In the article about the Sinaloa Cartel, what does the nickname "Chapo" mean in Spanish?

--- Text block ---

Chicago’s new Scarface is a shadowy Mexican drug kingpin nicknamed Chapo — “Shorty” in Spanish. His cash crop is marijuana, which his cartel sells by the ton and protects with horrific violence.
If you thought Chicago’s Italian mob was the worst of the worst in organized crime, think again, federal agents say. “Chapo Guzman would eat them alive,” said Jack Riley, head of the U.S. Drug Enforcement Administration’s office in Chicago.
The 5-foot-6 Joaquin “Chapo” Guzman rules the Sinaloa Cartel, which allegedly smuggles marijuana and other narcotics in planes, trains, ships, trucks, cars and even submarines.
Most of Guzman’s leafy product comes from Mexico, but some is grown alarmingly nearby — deep in Wisconsin’s North Woods, whose pristine lakes and pine forests are a paradise for weekend campers, hunters and anglers. Authorities suspect much of that Wisconsin-grown pot is destined for here.

--- Raw data ---

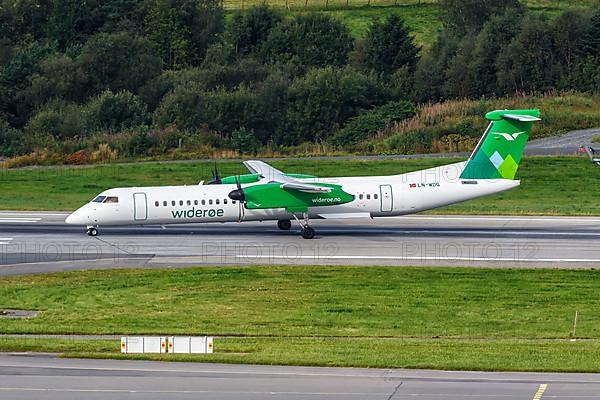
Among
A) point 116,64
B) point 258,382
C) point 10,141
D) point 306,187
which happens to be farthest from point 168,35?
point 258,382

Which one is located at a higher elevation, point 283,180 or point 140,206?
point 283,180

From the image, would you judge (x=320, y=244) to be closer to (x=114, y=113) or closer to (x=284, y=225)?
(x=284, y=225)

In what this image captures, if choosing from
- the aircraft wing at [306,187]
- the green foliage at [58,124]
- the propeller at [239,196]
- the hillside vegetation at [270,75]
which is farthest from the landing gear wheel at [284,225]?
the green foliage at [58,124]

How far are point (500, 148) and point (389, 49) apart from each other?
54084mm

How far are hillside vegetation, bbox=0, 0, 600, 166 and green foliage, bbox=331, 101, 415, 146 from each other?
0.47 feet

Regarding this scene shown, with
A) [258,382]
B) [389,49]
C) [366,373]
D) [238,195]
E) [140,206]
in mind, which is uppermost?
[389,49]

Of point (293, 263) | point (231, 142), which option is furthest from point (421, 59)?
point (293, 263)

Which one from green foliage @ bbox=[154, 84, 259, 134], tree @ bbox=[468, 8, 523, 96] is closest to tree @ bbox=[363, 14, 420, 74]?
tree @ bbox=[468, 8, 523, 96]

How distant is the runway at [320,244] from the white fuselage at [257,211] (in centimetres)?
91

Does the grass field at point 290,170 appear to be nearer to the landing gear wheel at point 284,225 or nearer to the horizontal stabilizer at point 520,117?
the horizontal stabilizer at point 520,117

---

→ Full response: "Shorty"